Dunque, come prendere una decisione? Aggiungendo elementi per così dire “immateriali”, ma da tenere presenti.
- L’infanzia non dura per sempre: quando il bambino va all’asilo e ancor più a scuola il tempo per lavorare fuori casa c’è. Può convenire mantenere il posto di lavoro anche se per un anno si va quasi in pari con le spese, perché rientrare è più difficile
- Il lavoro non è solo questione di stipendio: permette di confrontarsi con altre persone fuori casa, di mantenere relazioni sociali e di evitare il rischio di isolamento
- Autonomia: viene spontaneo incrociare le dita e sperare che vada tutto sempre bene, ma anche solo un divorzio può mandare in crisi il bilancio familiare, per non parlare di un licenziamento, una cassa integrazione, l’apparecchio e gli occhiali per il figlio che cresce.

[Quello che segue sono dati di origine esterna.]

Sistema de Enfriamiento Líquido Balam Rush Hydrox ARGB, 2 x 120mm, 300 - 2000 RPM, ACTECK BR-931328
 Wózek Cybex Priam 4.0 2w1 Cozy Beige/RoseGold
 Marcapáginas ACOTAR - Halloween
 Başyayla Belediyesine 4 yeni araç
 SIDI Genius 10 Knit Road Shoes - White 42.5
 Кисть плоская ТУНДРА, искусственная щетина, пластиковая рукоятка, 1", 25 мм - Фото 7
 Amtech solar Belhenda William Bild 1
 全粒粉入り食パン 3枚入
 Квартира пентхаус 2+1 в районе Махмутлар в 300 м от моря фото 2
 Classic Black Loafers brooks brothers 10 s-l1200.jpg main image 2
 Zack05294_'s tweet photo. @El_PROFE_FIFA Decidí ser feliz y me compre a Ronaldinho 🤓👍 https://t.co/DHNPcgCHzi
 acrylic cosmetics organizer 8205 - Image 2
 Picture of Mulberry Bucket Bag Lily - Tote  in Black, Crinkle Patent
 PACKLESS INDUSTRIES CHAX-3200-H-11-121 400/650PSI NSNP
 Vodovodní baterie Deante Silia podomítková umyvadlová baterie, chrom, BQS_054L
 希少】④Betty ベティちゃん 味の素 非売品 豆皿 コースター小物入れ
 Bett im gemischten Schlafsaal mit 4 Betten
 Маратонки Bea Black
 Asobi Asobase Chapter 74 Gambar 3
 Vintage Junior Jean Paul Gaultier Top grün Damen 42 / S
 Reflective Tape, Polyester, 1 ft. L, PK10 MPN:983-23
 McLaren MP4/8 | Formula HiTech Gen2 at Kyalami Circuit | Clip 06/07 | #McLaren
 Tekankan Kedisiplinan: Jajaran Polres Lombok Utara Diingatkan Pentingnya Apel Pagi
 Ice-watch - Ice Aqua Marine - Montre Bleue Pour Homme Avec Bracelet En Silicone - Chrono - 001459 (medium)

Le caratteristiche della famiglia italiana di oggi sono profondamente cambiate. Il nucleo familiare classico, costituito generalmente da una coppia con figli, è in diminuzione mentre aumenta in maniera consistente il numero delle persone sole (+37%): 1 famiglia su 3 oggi è composta da un genitore single. Questo nuovo modello familiare comporta dei profondi mutamenti demografici e sociali come l’invecchiamento della popolazione, l’aumento delle separazioni e dei divorzi e la crescita sostenuta di cittadini stranieri che vivono in famiglie prevalentemente unipersonali come assistenti o badanti. Ma al tempo stesso comporta delle esigenze personali che possono essere soddisfatte solo da un sistema di welfare aziendale che riconosca in modo gratuito i servizi necessari. Gli interventi a sostegno delle famiglie, introdotti dal Legislatore, possono essere d’aiuto. La Legge di Stabilità ha, ad esempio, riconfermato il bonus bebè per le neo mamme, per i genitori adottivi e affidatari per gli anni 2016 e 2017. Si tratta di un contributo mensile di 80 euro che raddoppia per chi ha un reddito ISEE fino a 7.000 euro. Un’altra novità, che potrebbe essere inserita nella prossima Legge di Stabilità, è il bonus bebè fino al 5° anno di età del figlio ed un possibile raddoppio dell’assegno di natalità del 2017 per il primo e secondo figlio. Questi interventi, uniti a quelli riguardanti le politiche attive del lavoro, vanno nella direzione giusta, ma non sono sufficienti se le donne continuano ad essere più penalizzate rispetto agli uomini per il lavoro che svolgono o per il luogo in cui vivono.